Interaction of the microtubule cytoskeleton with endocytic vesicles and cytoplasmic dynein in cultured rat hepatocytes.

作者信息

Oda H, Stockert R J, Collins C, Wang H, Novikoff P M, Satir P, Wolkoff A W

机构信息

Marion Bessin Liver Research Center, Albert Einstein College of Medicine, Bronx, New York 10461, USA.

出版信息

J Biol Chem. 1995 Jun 23;270(25):15242-9. doi: 10.1074/jbc.270.25.15242.

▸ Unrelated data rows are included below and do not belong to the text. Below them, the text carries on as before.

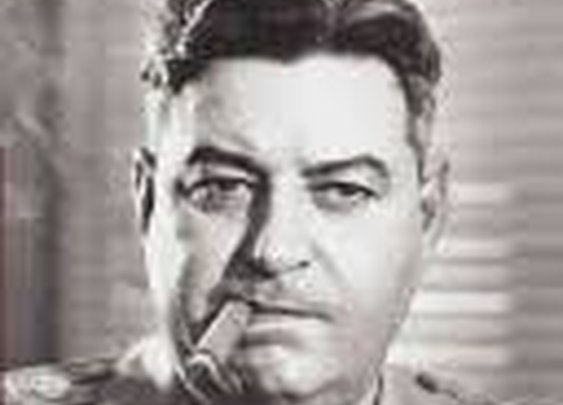 LeMay: The Life and Wars of General Curtis LeMay [Book]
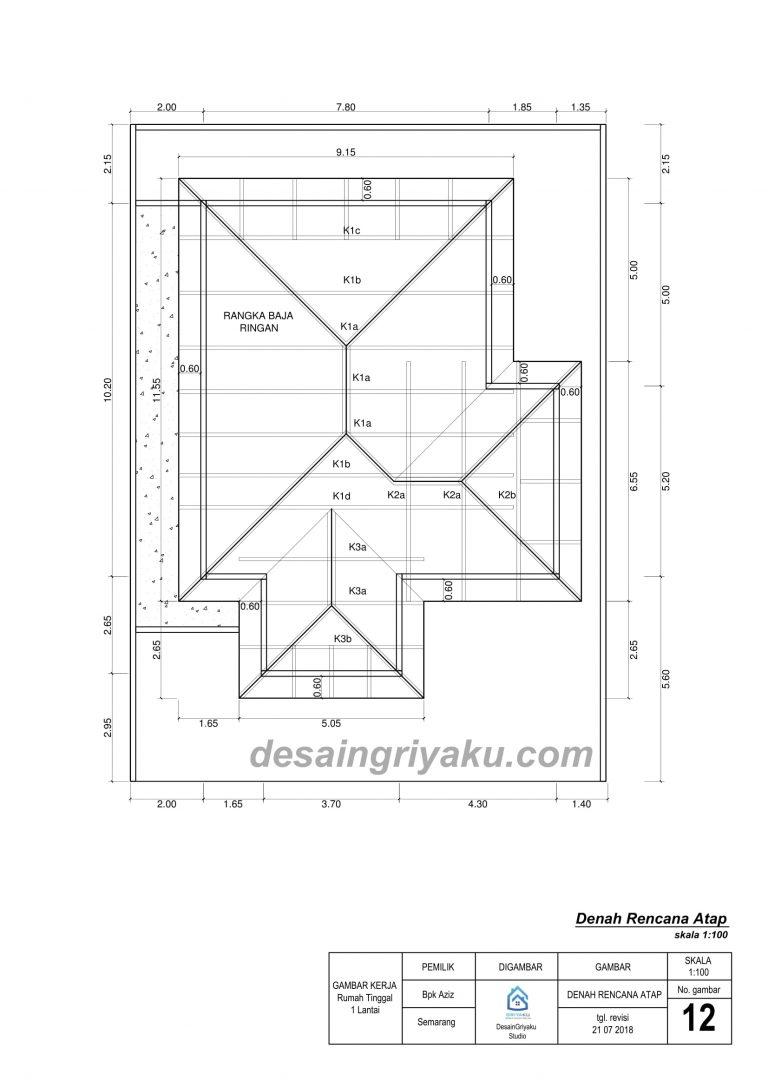 contoh denah rencana atap
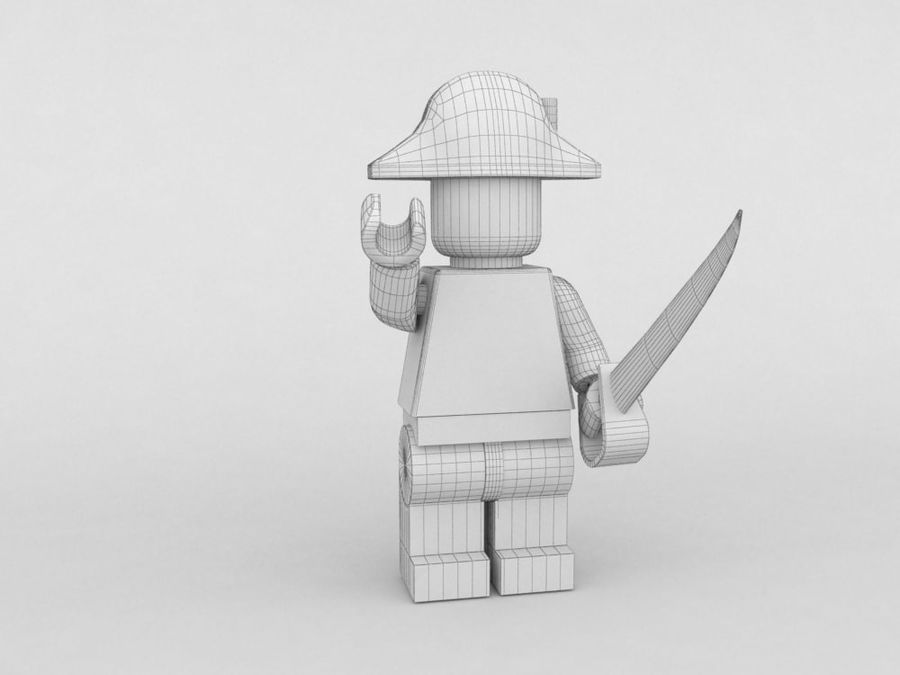 Pirackie postacie lego royalty-free 3d model - Preview no. 9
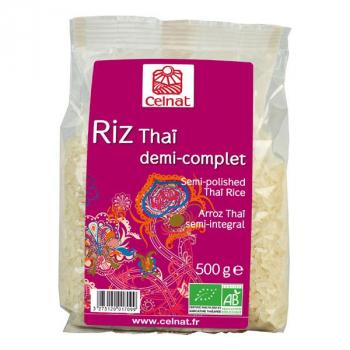 Riz thai 1/2 complet 3kg  CELNAT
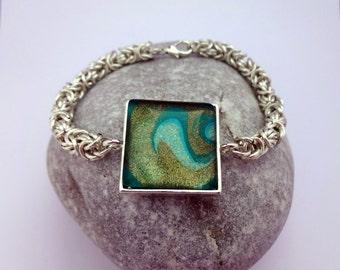 Green and Silver Byzantine Bracelet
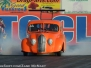 Sunday Doorslammers From the 2012 NHRA CHRR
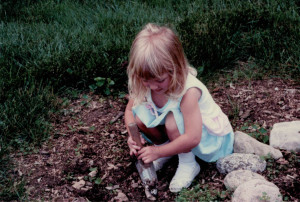 I'm sure my mom was thrilled I was gardening in my church shoes.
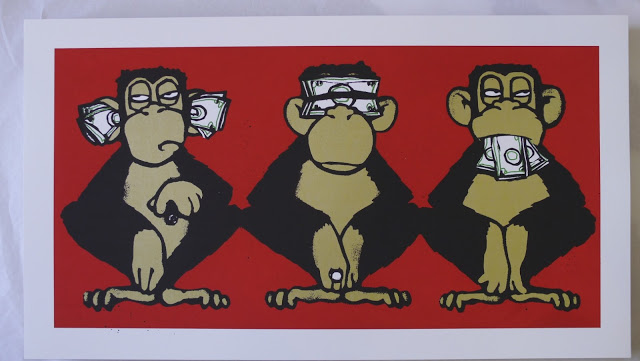 "Mau Mau ""3 Monkeys"" New Print Available May 3rd"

DOI:10.1074/jbc.270.25.15242
PMID:7797509
Abstract

In a recent study (Goltz, J.S., Wolkoff, A.W., Novikoff, P.M., Stockert, R.J., and Satir, P. (1992) Proc. Natl. Acad. Sci. U.S.A. 89, 7026-7030), we found that ligand- and receptor-containing endocytic vesicles bind to endogenous microtubules in vitro after 60 min of receptor-mediated endocytosis of asialo-orosomucoid. In the presence of ATP, ligand-containing endocytic vesicles are released from microtubules, while those containing receptor are not. We hypothesized that cytoplasmic dynein may associate with ligand-containing, but not receptor-containing, domains of endocytic vesicles and might be involved in the movement of ligand-containing vesicles along microtubules during sorting of ligand from receptor. Direct evidence in support of this hypothesis has been obtained in the present study. Binding of ligand-containing vesicles to microtubules correlates highly (p < 0.001) with binding of dynein, but not kinesin, under a variety of conditions. Binding of receptor-containing vesicles to microtubules is independent of both cytoplasmic dynein and kinesin binding. Tight association of cytoplasmic dynein with a population of ligand-containing vesicles is seen directly by immunoprecipitation. These results support the view that in receptor-mediated endocytosis, ligand-containing vesicles become bound to microtubules by cytoplasmic dynein. While receptor domains of endosomes remain attached to microtubules in an ATP-independent manner, ligand-containing domains might be moved away toward pericentrosomal lysosomes by this motor molecule.

摘要

在最近的一项研究中(戈尔茨,J.S.,沃尔科夫,A.W.,诺维科夫,P.M.,斯托克特,R.J.,以及萨蒂尔,P.(1992年)《美国国家科学院院刊》89卷,7026 - 7030页),我们发现,在脱唾液酸血清类黏蛋白经受体介导的内吞作用60分钟后,含有配体和受体的内吞小泡在体外与内源性微管结合。在ATP存在的情况下,含有配体的内吞小泡从微管上释放,而含有受体的小泡则不会。我们推测,胞质动力蛋白可能与内吞小泡中含配体而非含受体的结构域相关联,并且在配体与受体分选过程中,可能参与含配体小泡沿微管的移动。在本研究中已获得支持这一推测的直接证据。在多种条件下,含配体小泡与微管的结合与动力蛋白而非驱动蛋白的结合高度相关(p < 0.001)。含受体小泡与微管的结合与胞质动力蛋白和驱动蛋白的结合均无关。通过免疫沉淀可直接观察到胞质动力蛋白与一群含配体小泡紧密关联。这些结果支持这样一种观点,即在受体介导的内吞作用中,含配体小泡通过胞质动力蛋白与微管结合。虽然内涵体的受体结构域以不依赖ATP的方式保持与微管附着,但含配体结构域可能通过这种分子马达朝着中心体周围的溶酶体移动。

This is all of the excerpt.